The Forefornt

In this blog post I shall sum up some of the ideas and technologies that I have implemented into my project as a result of looking at some of the forefront products in my field.

A good place to start is my recently developed workflow using Unreal Engine 4. This was engine was chosen not only because of its relative widespread use, but it widespread use as a real-time renderer for architectural visualization (or ArchViz) meant that its high quality visuals could be pushed beyond what we commonly see throughout the gaming industry currently. By speaking with other users and looking at techniques developed my notable community members like Koola and architects like Fabrice Bourrelly I managed to successfully manually edit engine settings to push visual quality further than what is possible with the default package.
Moreover my interactions with the ArchViz community led to the implementation of more advanced lighting solution like IES light profiles, which are a common feature in offline renders, but are a new phenomenon to games (most recently Mass Effect Andromeda used such an approach with some of the lighting in its environments) and I was eager to try and add it my project as well.
Another field which I looked into was lighting set-ups and methods in offline renderers like Keyshot and Blender. Looking at community forums and blogs I was inspired to try and recreate some of the high quality visuals or at least make a way of implementing them in Unreal. This led to my solutions for recreating extremely expensive effects in terms of processing power like caustics and colored light textures in Unreal. I the end these methods removed many of the limitations Unreal4 originally had as an engine for the project, which aimed to recreate high quality visuals normally reserved for offline renderers.

Another aspect of my investigation into the forefront of gaming visuals was trying to eliminate some of the common visual limitations that Unreal has (and with my research into alternatives so does the Frostbite Engine).
A major development in this field was improving the reflections in my level as by default the engine relies on screen space reflections which are currently the most widespread in games, but give off horrible artefacts when objects that are meant to be reflected are not in the immediate camera view. My solution to this was to employ a mixture of prebuilt higher quality, planar reflection surfaces as well as customized materials that feed of actors that capture real-time cubemaps from the environment every single frame. The latter solution was not only invaluable as it solved the reflection fade commonly seen in round surfaces that use the default reflection capture method, but also proved an invaluable tool in recreating a shader that was painted as impossible to do in Unreal4, but was commonly seen in other engines both offline and real-time.
This feature was the use of colored specular maps in Unreal4. This shader allows for objects with a set diffuse color to reflect their surroundings in a completely different color. This effect can be used to make surfaces appear oily or add an extra creative layer when depicting metals or plastic surfaces. This was achieved by using a separate actor to capture scene reflection like mentioned before, but this time they were projected with a tint on a material as emissive light. This in the end while not %100 PBR accurate recreated the effect in a manner that was on par with my experiments with Keyshot.

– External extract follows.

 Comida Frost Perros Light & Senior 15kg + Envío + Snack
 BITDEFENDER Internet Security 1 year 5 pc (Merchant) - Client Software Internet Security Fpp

When it comes to the forefront of gaming it is quite clear that many games use customized lens flares to add a specific artistic style or feel to their environments (examples include the Batman Arkham games that use Unreal Engine 3 and all the Mass Effect series which switcher recently from Unreal Engine 3 to Frosbite). However the latest iteration of the Unreal has an extremely accurate, yet rigid solution to lens flares that greatly limits artistic expression. To get around this limitation I used a 3rd part plug-in that allowed me to project 2D textures as UI artifacts that were tied to a point in 3D space on the level. This essentially allowed me to create custom flares from individual lights, which while physically inaccurate made for some great visuals effects.

Another feature that from the forefront of game development that I plan on implementing is a technique that only entered mainstream gaming in 2015 with the latest iteration of the Star Wars Battlefront series (which uses the Frostbite Engine) – photogrammetry. I plan on using photographs to scan a several base models for my project which will then be mixed with 3D elements that were created in Softimage to quickly create high detailed characters with a great degree of visual variation and realistic quality.

Overall I have learned a ton of new methods that allow me to present my work on a real-time environment, making it more interactive and allowing users to better view my models at their leisure. Going into more details I have now learned some basic and advanced techniques when it comes to creating visual effects and materials in Unreal that can be applied to other similar game engines, which come from a wide range of fields not usually associated with gaming such as digital animation films and architectural visualization as such I have managed to pick up skills that are normally associated with the work of technical or lighting artists in games.